Best Practices in Quantitative Methods

Best Practices in Quantitative Methods
Author: Jason W. Osborne
Publsiher: SAGE
Total Pages: 596
Release: 2008
ISBN: 1412940656
Category: Social Science
Language: EN, FR, DE, ES & NL

Best Practices in Quantitative Methods Book Excerpt:

The contributors to Best Practices in Quantitative Methods envision quantitative methods in the 21st century, identify the best practices, and, where possible, demonstrate the superiority of their recommendations empirically. Editor Jason W. Osborne designed this book with the goal of providing readers with the most effective, evidence-based, modern quantitative methods and quantitative data analysis across the social and behavioral sciences. The text is divided into five main sections covering select best practices in Measurement, Research Design, Basics of Data Analysis, Quantitative Methods, and Advanced Quantitative Methods. Each chapter contains a current and expansive review of the literature, a case for best practices in terms of method, outcomes, inferences, etc., and broad-ranging examples along with any empirical evidence to show why certain techniques are better. Key Features: Describes important implicit knowledge to readers: The chapters in this volume explain the important details of seemingly mundane aspects of quantitative research, making them accessible to readers and demonstrating why it is important to pay attention to these details. Compares and contrasts analytic techniques: The book examines instances where there are multiple options for doing things, and make recommendations as to what is the "best" choice—or choices, as what is best often depends on the circumstances. Offers new procedures to update and explicate traditional techniques: The featured scholars present and explain new options for data analysis, discussing the advantages and disadvantages of the new procedures in depth, describing how to perform them, and demonstrating their use. Intended Audience: Representing the vanguard of research methods for the 21st century, this book is an invaluable resource for graduate students and researchers who want a comprehensive, authoritative resource for practical and sound advice from leading experts in quantitative methods.

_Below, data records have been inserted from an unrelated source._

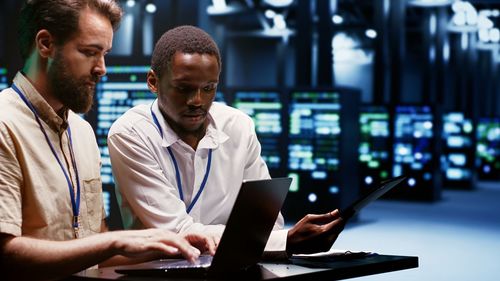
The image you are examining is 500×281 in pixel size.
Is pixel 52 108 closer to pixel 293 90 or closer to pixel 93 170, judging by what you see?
pixel 93 170

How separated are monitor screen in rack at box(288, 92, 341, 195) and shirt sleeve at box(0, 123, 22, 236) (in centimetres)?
931

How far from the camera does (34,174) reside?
7.52ft

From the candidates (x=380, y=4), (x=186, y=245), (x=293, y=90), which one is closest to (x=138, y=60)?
(x=293, y=90)

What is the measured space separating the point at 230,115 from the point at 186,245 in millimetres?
1186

Bayesian Econometric Methods

Bayesian Econometric Methods
Author: Joshua Chan,Gary Koop,Dale J. Poirier,Justin L. Tobias
Publsiher: Cambridge University Press
Total Pages: 480
Release: 2019-08-31
ISBN: 1108423388
Category: Business & Economics
Language: EN, FR, DE, ES & NL

Bayesian Econometric Methods Book Excerpt:

Illustrates Bayesian theory and application through a series of exercises in question and answer format.

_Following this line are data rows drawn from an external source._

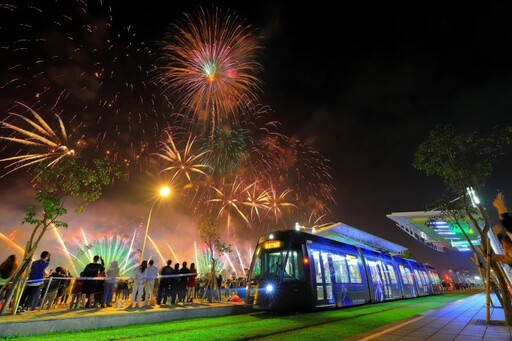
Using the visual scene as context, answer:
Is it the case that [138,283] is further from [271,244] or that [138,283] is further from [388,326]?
[388,326]

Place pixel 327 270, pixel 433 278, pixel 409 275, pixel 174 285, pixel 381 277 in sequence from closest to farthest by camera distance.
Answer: pixel 327 270 < pixel 174 285 < pixel 381 277 < pixel 409 275 < pixel 433 278

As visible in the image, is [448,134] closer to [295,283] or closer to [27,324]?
[295,283]

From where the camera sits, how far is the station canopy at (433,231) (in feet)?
141

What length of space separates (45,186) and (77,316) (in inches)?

Quantitative Psychological Research

Quantitative Psychological Research
Author: David Clark-Carter
Publsiher: Routledge
Total Pages: 718
Release: 2018-12-07
ISBN: 1315398133
Category: Psychology
Language: EN, FR, DE, ES & NL

Quantitative Psychological Research Book Excerpt:

Quantitative Psychological Research: The Complete Student's Companion expertly guides the reader through all the stages involved in undertaking quantitative psychological research: designing a study, choosing a sample of people, undertaking the study, analysing the data, and reporting the research. Accessibly written and clearly presented, the book is designed for anyone learning to conduct quantitative psychological research. It covers the full research process, from the original idea to reporting the completed study, emphasising the importance of looking beyond statistical significance in evaluating data. The book provides step-by-step guidance on choosing, interpreting and reporting the appropriate analysis, featuring worked examples and extended calculations as appendices for advanced readers. This edition features new chapters on exploratory factor analysis, logistic regression and Bayesian statistics, and has been thoroughly updated throughout to reflect the latest research practices. Care has been taken to avoid tying the book to any specific statistical software, providing readers with a thorough grounding in the basics no matter which package they go on to use. Whether you’re at the beginning of your undergraduate degree or working towards your masters or doctorate, this book will be invaluable for anyone looking to understand how to conduct quantitative psychological research.